-- Work instructions --
In the text on research and trial lawyers, which publication reported the outcome of the case brought on behalf of three premature infants?

-- Source document --
The purpose of research is to discover what was previously unknown. Research wouldn’t be necessary if we knew everything there was to know, but that will never be the case so research will always be a necessity, so long as knowledge remains preferable to ignorance. And while wisdom may be folly where ignorance is bliss, you can never know that to be true until after you’ve become wise.
Apparently, all of this is perfectly obvious except to certain trial lawyers, whose job it is to exploit the corrupt and corrupting tort system.
A recent edition of the New England Journal of Medicine reports the outcome of a case in which three plaintiffs sought to sue the University of Alabama Institutional Review Board and the electronics firm Masimo. The case was brought on behalf of three infants, born premature, who were enrolled in a clinical trial concerning the best oxygen concentration to give such infants.

-- Data extract --
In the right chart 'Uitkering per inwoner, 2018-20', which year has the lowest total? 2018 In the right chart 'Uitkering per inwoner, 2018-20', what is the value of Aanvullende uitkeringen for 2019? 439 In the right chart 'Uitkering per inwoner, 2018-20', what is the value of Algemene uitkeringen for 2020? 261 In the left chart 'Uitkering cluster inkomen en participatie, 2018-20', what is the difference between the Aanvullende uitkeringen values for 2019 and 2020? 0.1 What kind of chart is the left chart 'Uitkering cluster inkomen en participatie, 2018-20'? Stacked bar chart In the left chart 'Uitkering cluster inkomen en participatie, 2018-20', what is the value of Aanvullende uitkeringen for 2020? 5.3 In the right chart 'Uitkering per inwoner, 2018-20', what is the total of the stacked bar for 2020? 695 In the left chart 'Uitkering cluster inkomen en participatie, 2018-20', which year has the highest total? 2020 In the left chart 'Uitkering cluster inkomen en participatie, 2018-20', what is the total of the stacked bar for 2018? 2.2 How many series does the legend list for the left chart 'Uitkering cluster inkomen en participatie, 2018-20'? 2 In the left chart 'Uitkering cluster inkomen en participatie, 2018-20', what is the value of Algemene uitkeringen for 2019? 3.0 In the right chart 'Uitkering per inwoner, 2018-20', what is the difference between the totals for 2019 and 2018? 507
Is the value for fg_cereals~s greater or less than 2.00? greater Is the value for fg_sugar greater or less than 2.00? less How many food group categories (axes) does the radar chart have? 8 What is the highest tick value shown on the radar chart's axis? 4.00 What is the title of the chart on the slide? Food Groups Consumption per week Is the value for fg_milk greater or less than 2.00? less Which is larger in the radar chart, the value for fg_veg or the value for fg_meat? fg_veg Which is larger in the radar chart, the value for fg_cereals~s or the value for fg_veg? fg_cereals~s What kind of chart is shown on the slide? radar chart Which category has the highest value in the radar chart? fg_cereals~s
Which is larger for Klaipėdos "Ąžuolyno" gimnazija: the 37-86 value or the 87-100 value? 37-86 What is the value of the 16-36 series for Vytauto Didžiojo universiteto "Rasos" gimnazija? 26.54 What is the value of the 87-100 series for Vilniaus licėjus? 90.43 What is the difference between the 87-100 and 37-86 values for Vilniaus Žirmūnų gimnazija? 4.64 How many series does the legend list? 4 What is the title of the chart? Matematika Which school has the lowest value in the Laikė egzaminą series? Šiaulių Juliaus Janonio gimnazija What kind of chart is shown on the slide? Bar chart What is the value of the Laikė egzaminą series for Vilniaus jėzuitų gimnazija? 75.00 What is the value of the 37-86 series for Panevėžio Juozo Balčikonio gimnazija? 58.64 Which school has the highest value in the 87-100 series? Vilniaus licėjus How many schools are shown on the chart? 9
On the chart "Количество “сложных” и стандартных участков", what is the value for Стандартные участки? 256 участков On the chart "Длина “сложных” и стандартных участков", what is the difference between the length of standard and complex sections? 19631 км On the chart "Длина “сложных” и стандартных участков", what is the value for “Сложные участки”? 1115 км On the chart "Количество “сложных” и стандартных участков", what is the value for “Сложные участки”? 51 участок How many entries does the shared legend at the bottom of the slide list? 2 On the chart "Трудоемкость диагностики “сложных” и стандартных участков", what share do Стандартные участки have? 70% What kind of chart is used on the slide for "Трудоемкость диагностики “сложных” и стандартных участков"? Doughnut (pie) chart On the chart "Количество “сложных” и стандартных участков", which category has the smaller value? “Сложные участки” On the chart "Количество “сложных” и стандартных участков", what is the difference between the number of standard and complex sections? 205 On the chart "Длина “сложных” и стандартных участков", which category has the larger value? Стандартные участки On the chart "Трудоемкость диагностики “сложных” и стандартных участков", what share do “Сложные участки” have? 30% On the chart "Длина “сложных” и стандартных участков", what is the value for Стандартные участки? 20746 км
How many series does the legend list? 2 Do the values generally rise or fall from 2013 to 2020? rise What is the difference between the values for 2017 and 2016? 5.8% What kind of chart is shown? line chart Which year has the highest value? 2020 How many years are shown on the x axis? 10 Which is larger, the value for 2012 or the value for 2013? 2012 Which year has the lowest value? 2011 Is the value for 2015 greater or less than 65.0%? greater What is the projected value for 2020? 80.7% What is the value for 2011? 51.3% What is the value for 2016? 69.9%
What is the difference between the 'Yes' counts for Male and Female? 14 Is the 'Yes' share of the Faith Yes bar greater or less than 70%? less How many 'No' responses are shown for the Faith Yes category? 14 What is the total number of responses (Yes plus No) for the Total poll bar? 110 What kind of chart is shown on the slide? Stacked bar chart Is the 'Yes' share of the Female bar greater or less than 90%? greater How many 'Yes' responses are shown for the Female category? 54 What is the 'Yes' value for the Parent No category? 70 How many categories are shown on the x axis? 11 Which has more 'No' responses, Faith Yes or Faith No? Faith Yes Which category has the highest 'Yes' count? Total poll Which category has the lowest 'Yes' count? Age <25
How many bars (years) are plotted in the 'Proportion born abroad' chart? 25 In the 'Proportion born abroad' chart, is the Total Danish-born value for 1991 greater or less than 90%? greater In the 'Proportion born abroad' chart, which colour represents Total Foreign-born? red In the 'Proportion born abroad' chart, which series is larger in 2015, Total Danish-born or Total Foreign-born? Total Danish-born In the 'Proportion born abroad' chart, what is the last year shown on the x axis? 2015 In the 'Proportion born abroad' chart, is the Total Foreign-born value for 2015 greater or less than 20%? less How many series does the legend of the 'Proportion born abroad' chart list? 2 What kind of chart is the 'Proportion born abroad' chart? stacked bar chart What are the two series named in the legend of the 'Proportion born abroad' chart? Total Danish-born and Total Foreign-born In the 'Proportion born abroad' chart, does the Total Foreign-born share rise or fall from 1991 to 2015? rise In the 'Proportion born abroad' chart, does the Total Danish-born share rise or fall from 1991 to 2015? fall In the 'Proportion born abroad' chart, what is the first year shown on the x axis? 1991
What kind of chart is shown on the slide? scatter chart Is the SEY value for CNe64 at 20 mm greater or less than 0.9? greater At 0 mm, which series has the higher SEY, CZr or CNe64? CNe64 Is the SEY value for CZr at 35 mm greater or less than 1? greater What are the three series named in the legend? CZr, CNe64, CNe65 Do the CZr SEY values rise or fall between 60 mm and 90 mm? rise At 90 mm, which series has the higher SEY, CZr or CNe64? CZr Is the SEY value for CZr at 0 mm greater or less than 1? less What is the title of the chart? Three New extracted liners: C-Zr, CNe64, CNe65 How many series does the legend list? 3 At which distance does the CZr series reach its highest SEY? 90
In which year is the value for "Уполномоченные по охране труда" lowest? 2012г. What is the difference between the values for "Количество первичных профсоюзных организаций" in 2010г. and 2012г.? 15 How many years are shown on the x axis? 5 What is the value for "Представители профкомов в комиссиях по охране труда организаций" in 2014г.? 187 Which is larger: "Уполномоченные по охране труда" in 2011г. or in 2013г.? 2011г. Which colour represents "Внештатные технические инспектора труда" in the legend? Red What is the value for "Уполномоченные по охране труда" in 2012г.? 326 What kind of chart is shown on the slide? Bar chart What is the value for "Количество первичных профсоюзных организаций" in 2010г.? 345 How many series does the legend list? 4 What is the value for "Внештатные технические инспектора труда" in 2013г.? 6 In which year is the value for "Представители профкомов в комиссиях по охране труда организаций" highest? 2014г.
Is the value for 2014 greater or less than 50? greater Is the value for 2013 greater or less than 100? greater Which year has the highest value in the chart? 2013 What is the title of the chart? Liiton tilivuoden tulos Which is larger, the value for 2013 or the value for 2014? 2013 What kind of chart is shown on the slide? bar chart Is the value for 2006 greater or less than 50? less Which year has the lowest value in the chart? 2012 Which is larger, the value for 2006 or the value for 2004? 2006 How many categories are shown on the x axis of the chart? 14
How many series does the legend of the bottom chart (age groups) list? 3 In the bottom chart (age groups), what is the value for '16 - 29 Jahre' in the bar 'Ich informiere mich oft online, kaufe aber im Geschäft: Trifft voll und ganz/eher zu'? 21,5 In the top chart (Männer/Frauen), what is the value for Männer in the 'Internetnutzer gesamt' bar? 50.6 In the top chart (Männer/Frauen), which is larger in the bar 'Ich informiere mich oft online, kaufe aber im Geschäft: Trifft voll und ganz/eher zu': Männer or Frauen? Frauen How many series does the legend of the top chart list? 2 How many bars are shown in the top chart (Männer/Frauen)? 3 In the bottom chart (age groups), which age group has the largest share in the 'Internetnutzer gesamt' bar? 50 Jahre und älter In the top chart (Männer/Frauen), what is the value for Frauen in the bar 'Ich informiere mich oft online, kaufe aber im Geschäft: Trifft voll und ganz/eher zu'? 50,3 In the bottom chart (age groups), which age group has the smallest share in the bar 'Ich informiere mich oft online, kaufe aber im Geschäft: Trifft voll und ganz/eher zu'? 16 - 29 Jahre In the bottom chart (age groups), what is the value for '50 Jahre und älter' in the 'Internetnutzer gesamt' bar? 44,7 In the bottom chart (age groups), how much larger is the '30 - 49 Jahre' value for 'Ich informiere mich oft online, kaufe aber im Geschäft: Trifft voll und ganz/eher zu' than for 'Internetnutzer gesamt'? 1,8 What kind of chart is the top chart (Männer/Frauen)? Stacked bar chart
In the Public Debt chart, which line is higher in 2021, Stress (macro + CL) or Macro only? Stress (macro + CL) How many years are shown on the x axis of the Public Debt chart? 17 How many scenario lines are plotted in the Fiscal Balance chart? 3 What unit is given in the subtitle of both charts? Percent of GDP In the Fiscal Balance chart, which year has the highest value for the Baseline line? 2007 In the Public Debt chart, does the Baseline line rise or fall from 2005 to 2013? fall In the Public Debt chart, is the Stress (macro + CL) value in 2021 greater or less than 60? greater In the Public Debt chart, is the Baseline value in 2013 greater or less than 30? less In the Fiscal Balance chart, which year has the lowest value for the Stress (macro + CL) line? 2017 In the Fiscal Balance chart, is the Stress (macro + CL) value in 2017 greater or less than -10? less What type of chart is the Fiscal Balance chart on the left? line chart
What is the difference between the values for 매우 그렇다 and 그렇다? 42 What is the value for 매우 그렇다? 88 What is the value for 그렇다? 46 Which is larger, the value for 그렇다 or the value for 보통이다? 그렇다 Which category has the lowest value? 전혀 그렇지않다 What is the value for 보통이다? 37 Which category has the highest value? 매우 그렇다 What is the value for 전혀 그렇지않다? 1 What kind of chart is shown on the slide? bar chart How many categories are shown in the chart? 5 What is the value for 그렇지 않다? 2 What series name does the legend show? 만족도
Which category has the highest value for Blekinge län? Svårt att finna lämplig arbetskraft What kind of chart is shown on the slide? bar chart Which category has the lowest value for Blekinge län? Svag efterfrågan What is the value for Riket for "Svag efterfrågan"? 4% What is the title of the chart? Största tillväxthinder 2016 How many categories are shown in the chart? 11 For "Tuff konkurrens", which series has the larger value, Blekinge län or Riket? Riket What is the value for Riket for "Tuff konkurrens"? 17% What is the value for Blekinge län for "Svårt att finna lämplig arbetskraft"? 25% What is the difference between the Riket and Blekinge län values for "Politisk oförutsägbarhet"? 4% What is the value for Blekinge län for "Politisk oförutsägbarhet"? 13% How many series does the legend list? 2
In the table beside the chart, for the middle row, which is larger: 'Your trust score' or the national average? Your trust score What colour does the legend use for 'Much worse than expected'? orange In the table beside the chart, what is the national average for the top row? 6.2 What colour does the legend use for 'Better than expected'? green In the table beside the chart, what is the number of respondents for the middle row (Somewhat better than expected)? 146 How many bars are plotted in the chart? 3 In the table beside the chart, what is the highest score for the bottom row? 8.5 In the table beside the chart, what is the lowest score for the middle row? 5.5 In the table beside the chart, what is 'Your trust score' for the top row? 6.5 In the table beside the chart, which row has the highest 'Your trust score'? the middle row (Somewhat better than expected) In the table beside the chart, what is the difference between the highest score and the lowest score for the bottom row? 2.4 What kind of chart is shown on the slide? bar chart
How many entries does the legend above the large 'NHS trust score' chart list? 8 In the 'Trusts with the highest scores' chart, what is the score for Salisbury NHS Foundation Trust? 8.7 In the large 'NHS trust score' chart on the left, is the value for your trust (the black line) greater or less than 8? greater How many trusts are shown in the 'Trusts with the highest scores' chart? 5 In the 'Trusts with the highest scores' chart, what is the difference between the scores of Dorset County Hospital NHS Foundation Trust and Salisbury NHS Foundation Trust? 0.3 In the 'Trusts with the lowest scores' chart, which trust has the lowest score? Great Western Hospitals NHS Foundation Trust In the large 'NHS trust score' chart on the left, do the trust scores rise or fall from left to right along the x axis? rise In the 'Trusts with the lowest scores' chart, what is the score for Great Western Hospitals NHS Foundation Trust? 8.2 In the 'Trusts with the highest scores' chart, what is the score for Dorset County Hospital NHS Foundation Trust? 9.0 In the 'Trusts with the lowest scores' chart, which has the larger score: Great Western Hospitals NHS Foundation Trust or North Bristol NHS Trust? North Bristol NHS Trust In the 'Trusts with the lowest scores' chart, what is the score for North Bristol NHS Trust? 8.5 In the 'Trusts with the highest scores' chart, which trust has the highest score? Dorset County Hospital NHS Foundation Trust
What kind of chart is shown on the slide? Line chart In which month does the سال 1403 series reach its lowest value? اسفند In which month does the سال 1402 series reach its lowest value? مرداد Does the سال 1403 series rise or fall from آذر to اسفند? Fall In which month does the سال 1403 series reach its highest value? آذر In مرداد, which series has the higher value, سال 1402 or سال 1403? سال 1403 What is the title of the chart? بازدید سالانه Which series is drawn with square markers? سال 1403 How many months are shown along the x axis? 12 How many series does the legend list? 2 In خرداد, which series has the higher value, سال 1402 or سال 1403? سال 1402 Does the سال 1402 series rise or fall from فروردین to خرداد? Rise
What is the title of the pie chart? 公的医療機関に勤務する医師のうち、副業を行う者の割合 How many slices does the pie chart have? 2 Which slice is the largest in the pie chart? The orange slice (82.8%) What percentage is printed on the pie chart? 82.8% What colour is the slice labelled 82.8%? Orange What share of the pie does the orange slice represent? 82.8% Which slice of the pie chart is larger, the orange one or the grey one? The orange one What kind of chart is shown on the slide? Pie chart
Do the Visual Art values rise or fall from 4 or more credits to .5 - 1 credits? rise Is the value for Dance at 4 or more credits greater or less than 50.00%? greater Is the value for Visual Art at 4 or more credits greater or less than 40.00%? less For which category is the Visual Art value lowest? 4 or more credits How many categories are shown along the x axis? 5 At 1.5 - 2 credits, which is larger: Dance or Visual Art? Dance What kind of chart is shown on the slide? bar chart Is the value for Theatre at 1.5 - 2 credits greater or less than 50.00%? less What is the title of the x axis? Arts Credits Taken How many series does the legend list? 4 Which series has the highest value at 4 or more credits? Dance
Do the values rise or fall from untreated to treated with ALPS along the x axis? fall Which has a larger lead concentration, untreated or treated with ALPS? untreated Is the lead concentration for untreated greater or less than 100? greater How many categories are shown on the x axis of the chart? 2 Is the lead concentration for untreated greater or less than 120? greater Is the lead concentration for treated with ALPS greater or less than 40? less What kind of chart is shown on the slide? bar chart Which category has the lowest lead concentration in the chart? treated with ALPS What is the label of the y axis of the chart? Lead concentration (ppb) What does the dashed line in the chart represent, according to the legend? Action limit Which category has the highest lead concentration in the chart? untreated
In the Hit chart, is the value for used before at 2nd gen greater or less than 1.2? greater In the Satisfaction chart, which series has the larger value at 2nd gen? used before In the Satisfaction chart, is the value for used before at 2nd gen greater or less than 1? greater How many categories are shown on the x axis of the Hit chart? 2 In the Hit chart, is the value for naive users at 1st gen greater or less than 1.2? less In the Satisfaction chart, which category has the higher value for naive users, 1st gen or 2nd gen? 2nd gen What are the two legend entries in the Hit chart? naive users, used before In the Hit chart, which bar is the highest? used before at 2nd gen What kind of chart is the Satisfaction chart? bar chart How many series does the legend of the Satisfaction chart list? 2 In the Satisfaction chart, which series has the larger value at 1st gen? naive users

-- Solved exercise --
The New England Journal of Medicine